Stroke a hard Number 1.
Your stick hand should travel either to your far hip, or to your oblique, just below your far elbow.
What to do now?
The rising diagonal stroke is not part of stick fighting fundamentals, at least not as a blow.
The rising backhand stroke from the far hip is theoretically effective with a long blade.
This stroke is also safer than the rising forehand, which risks the thumb to a plunging smash, and will stress the weak thumb-side of the risk if it scores.
However, if one tries the rising backhand from the far hip against the bag you will find, that if kept on a diagonal path, it will merely graze and deflect, as it is a round stick and not a bade. The only way to get some bite into the stroke is to take it lateral across the body, which means you have committed the cardinal sin of leaving your head unprotected by your stick for two full beats.
The rising diagonal stroke from the far hip has one overt function for the stick-fighter, as a beat to knock away his weapon, threaten his hand, and perhaps make him blink or worry for his chin.
More importantly is the covert function of the rising, diagonal backhand, as a means to get to the high line and smash his head or shoulder.
Stroke with a hard Number 1 to the hip.
Stroke back up with the rising backhand beat at his countering stick or stick hand.

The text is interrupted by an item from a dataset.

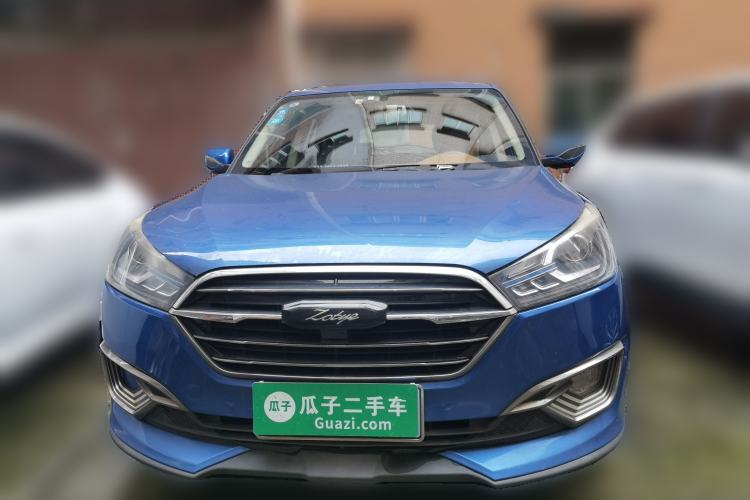 Used Zotye T300 2017 1.5L Manual Luxury Model Front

As he reacts to this, step off obliquely in either direction, stop that stick when your hand is higher than his shoulder and the tip is higher than his head, and bring it down in a smash or slash to the side of the head, neck, collarbone area.
Now, return to your guard and execute a rising beat by turning your stick in and doing an upward looping back hand at his face—which he will avoid if he is any kind of fighter—and then arresting your rising stick above his face and ripping downward and crossways into his face.
Try this with various steps and shifts, against the bag, in the mirror, and with a sparring partner. This is the only blow that I consistently score on younger, faster fighters that are at my level. If you are a forehand-heavy fighter, you must have the rising backhand beat in your defensive arsenal, where it will be available as a feint to setup your bread and butter stroke.